In response to:

On 'The Seducer's Diary' from the May 29, 1997 issue

To the Editors:

We were pleased to see the article on Kierkegaard by John Updike in the May 29th issue of The New York Review of Books. We have long admired Updike’s work and have a particular interest in Kierkegaard. The article itself, however, was somewhat disappointing. It contained nothing that was not already common knowledge to even casual readers of Kierkegaard and even went so far as to present myth as fact.

The myth in question is that Kierkegaard visited a prostitute in 1836. This myth appears to have originated from some unsubstantiated (and unsubstantiable) speculations by P.A. Heiberg, one of the editors of the first and second editions of Kierkegaard’s Samlede Voerker (Collected Works). Heiberg was apparently convinced that an account in a section of Kierkegaard’s Stages on Life’s Way, about a man who once visited a prostitute and later became obsessed with the idea that he might thus have fathered a child, was autobiographical.
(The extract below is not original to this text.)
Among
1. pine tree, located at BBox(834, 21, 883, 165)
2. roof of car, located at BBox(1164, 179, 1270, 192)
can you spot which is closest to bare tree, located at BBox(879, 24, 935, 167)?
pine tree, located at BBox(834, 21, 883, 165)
There is no positive evidence to support this theory. Heiberg offers only what appear to be several drafts of the text from the Stages and a period of approximately six to seven weeks from the end of April until the beginning of June 1836 when there were no journal entries. The “brothel visit,” he speculated, occurred during the period of this gap.

Heiberg’s speculations were published in a brief monograph entitled En Episode i Søren Kierkegaards Ungdomsliv (An Episode in the Period of Kierkegaard’s Youth) and in a book entitled Et Segment af Søren Kierkegaards religiøse Udvikling (A Segment of Kierkegaard’s Religious Development). Walter Lowrie, one of the first English translators of Kierkegaard, was inexplicably convinced by Heiberg’s unsubstantiated speculations and passed the theory, that has now become myth, along in his two biographies of Kierkegaard. This myth was definitively debunked, however, by Henning Fenger’s Kierkegaard Myter og Kierkegaard Kilder (published in English as Kierkegaard:The Myths and Their Origins). It is thus rather annoying to see that it continues to be perpetuated and, in particular, by such a prominent writer as Updike. We are also somewhat mystified as to why Updike dates the purported brothel visit as having taken place in November of 1836 rather than in the spring and would be very grateful if he could direct us to his source for this date.

M.G. Piety and P.A. Bauer
Denmark’s International Study Program

John Updike replies:

I encountered the speculation concerning Kierkegaard’s visit to a brothel in Søren Kierkegaard, by Peter Rohde, translated from the Danish by Alan Moray Williams. Rohde ties it to a journal entry of November 10, 1836, reading “My God, my God…” and “That bestial giggling….” As an episode in his rowdy, hard-drinking student life at the time, it seems not unlikely. Whether or not it took place seems hardly a matter for indignation; Kierkegaard in any case was no seducer in the usual sense.